ACTIVITY
No picture should appear in the copy. Transcribe exactly, and only, the lines from the one with "Wallpaper Los Angeles, 2018, Infiniti, QX80, Los" through the last line of the data below.

DATA PROVIDED
- - - - - - -

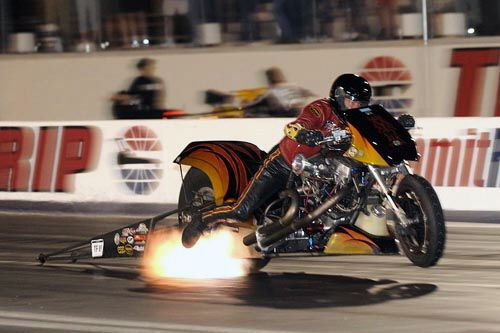 Nitro Harley Motorcycles Friend Of Mine In Il Does This Its A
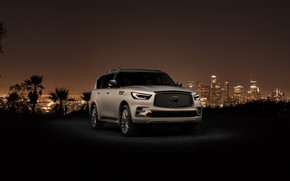 Wallpaper Los Angeles, 2018, Infiniti, QX80, Los Angeles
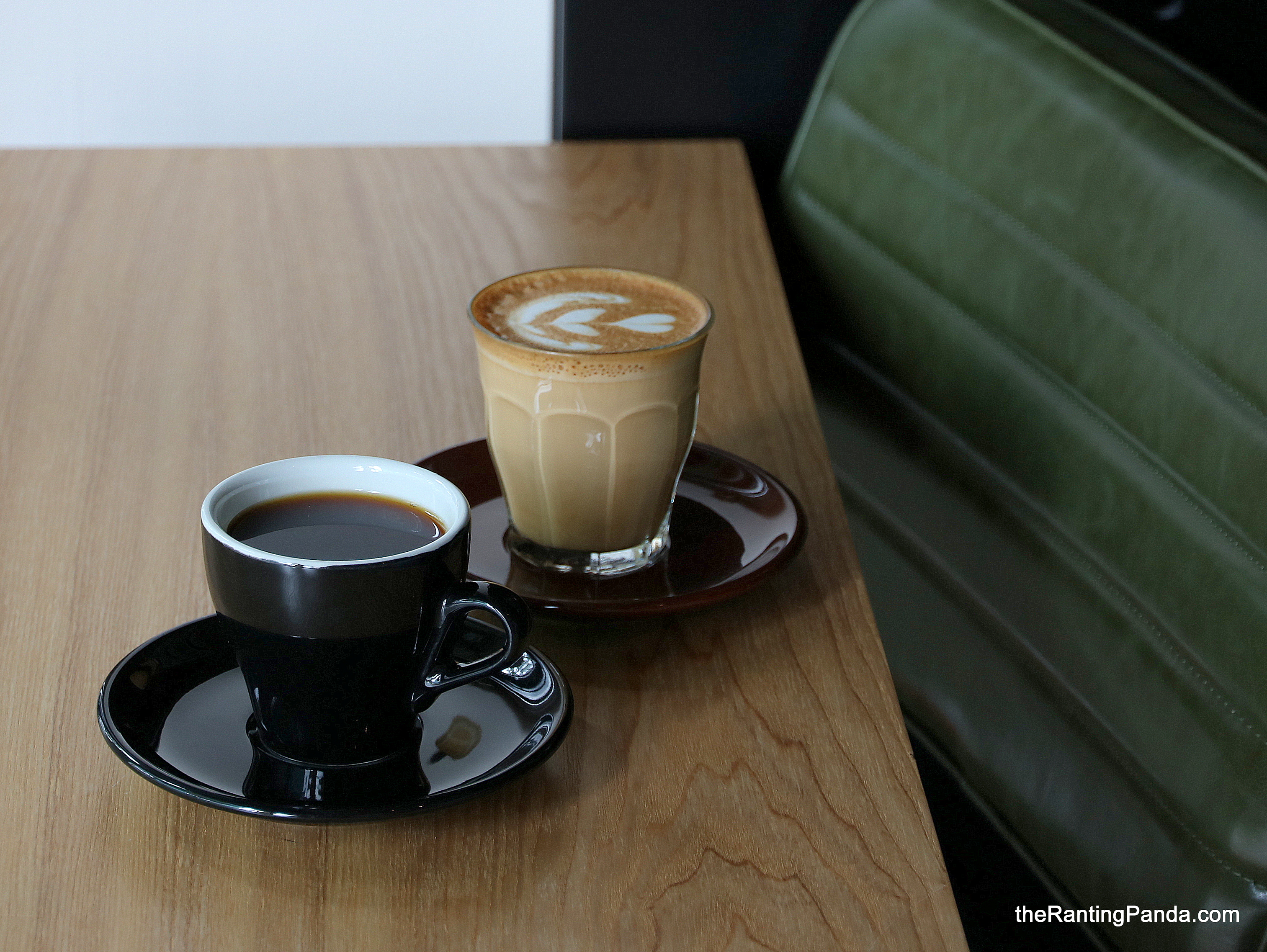 Food Review: Liberty Coffee Bar at Jalan Besar | Local Coffee Roaster (finally) opens Cafe & Retail Space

- - - - - - -

RESULT OF THIS EXERCISE
 Wallpaper Los Angeles, 2018, Infiniti, QX80, Los Angeles
 Food Review: Liberty Coffee Bar at Jalan Besar | Local Coffee Roaster (finally) opens Cafe & Retail Space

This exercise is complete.